Something related to general parallelism is GPU parallelism. GPU parallelism is the practice of using Graphical Processing Units (GPUs) to do extremely parallel computing.

GPUs are basically computers onto themselves designed for the sole purpose of, as the name suggests, processing graphics. As it turns out, however, most of what one does when processing graphics is lots of matrix algebra. And so in recent years researchers, have started using GPUs for scientific research.

GPU processors aren’t “general purpose” processors – they only do a few things, and as a result of that specialization, what they do they do fast. Moreover, they are massively parallel: while your CPU (your Intel chip) may have ~4-8 cores, a modern GPU has either hundreds or thousands of cores.

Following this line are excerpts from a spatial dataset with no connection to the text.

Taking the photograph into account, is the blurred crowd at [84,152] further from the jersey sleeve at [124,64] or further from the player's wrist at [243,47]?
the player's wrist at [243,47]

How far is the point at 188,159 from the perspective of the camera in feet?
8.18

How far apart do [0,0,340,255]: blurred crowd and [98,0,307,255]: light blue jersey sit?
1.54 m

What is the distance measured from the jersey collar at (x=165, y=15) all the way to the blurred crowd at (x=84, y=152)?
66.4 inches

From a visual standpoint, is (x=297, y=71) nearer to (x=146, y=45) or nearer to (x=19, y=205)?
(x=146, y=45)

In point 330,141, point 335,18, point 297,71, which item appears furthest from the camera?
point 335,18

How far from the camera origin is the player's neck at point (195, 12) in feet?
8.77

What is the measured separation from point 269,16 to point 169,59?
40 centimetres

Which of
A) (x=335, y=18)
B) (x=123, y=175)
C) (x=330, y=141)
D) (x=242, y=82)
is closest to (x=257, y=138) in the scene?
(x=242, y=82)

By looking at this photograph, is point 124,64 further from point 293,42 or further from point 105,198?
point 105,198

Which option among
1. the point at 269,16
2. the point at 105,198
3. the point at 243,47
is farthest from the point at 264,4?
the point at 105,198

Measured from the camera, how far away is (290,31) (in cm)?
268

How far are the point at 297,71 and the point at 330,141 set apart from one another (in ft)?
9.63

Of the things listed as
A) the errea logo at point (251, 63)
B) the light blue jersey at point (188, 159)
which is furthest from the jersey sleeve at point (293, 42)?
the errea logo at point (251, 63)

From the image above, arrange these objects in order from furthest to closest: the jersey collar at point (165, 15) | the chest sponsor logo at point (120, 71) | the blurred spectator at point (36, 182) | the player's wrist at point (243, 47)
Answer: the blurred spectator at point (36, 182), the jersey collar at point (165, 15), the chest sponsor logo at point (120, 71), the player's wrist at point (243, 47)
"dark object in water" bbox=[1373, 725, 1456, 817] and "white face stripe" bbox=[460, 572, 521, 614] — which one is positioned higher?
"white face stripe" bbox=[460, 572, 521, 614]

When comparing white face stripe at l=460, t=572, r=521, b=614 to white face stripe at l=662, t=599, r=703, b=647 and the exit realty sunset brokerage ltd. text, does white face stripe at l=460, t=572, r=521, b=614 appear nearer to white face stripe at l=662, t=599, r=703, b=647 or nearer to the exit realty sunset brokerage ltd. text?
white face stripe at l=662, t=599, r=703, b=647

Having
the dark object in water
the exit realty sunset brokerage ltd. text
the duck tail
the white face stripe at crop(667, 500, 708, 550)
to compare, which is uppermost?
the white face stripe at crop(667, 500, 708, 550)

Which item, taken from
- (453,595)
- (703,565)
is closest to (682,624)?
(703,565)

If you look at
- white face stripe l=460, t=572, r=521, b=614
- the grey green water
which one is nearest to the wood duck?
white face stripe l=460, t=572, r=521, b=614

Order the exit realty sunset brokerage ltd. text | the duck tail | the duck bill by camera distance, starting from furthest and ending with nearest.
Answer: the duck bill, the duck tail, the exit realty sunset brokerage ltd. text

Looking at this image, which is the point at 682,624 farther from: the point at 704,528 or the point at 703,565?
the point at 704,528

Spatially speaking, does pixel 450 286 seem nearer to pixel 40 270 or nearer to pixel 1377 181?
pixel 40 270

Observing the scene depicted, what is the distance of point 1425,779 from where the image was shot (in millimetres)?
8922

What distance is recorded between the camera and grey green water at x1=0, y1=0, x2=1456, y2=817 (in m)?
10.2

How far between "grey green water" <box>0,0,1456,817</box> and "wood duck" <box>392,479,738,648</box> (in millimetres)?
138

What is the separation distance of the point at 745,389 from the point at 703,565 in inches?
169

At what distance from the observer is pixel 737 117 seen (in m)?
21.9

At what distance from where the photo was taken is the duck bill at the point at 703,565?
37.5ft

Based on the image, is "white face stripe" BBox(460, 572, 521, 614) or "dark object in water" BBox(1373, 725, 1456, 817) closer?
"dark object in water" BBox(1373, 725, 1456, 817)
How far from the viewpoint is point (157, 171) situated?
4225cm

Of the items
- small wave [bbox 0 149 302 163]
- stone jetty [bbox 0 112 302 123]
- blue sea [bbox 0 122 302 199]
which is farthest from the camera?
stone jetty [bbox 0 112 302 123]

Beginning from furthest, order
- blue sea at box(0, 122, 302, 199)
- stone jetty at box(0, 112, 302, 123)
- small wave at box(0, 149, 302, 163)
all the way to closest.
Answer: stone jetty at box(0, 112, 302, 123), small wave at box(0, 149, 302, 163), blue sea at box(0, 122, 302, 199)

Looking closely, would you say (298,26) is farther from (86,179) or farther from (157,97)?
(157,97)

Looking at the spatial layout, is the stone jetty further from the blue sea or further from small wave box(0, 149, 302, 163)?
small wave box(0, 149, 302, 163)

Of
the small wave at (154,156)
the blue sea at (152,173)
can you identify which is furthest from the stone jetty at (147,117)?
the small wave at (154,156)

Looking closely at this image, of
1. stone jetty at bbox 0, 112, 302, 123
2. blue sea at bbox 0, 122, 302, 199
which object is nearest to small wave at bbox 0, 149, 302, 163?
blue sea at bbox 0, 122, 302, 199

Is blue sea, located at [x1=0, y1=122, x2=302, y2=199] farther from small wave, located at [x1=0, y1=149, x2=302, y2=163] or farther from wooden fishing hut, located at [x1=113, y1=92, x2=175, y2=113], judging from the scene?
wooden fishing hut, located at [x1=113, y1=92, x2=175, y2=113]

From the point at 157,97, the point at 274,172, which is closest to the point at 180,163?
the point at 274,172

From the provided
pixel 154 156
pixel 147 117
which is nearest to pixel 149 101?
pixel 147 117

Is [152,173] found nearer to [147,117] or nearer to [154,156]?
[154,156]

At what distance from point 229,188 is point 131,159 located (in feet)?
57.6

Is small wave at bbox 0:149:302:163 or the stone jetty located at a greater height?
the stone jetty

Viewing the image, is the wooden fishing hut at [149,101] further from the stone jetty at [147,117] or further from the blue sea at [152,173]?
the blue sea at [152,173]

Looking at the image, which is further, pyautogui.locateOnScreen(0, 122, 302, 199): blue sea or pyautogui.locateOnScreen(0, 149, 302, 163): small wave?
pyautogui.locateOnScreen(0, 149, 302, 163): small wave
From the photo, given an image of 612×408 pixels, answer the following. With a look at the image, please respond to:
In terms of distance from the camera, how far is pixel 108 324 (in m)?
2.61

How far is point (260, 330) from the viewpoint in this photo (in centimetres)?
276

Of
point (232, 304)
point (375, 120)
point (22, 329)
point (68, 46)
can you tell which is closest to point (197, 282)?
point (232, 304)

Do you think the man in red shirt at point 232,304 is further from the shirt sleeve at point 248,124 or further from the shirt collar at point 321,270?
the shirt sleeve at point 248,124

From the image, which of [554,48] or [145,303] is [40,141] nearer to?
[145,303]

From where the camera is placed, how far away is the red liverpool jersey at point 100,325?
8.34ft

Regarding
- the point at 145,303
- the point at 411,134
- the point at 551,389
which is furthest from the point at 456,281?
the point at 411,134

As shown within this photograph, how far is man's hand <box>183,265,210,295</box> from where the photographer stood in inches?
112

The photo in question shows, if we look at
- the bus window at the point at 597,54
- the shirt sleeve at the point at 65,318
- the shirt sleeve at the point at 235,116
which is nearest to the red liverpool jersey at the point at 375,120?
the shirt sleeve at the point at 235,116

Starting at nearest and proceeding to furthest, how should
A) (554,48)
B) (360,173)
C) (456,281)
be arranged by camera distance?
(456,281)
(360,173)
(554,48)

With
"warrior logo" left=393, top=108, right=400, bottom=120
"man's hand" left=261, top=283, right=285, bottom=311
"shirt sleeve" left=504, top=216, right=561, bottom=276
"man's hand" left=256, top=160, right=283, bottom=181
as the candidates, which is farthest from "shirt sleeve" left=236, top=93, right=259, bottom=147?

But because GPUs are basically computers onto themselves, to use them you have to write special code to both manage all those cores and also manage the movement of data from your regular computer to the GPU. All of which is to say: you probably won’t write your own GPU parallel algorithm, but if you end up in an area that uses them a lot (i.e. training neural networks), the libraries you use will.

Parallelism and Distributed Computing

In this reading, we’ve mostly focused on discussing the principles of parallelism – the goal, the fundamental problems, and some basic examples of parallelism.

In a future class, we’ll discuss some packages that are designed to make parallelism as easy as possible in situations where you really need parallelism. In particular, we’ll focus on tools for distributed computer: situations where you don’t just want to parallelize across the cores in your computer, but across many computers (e.g. in the cloud). But when we get to these tools – like pyspark and dask – try to keep in mind the lessons we’ve learned here, because everything you’ve learned here applies to those packages as well!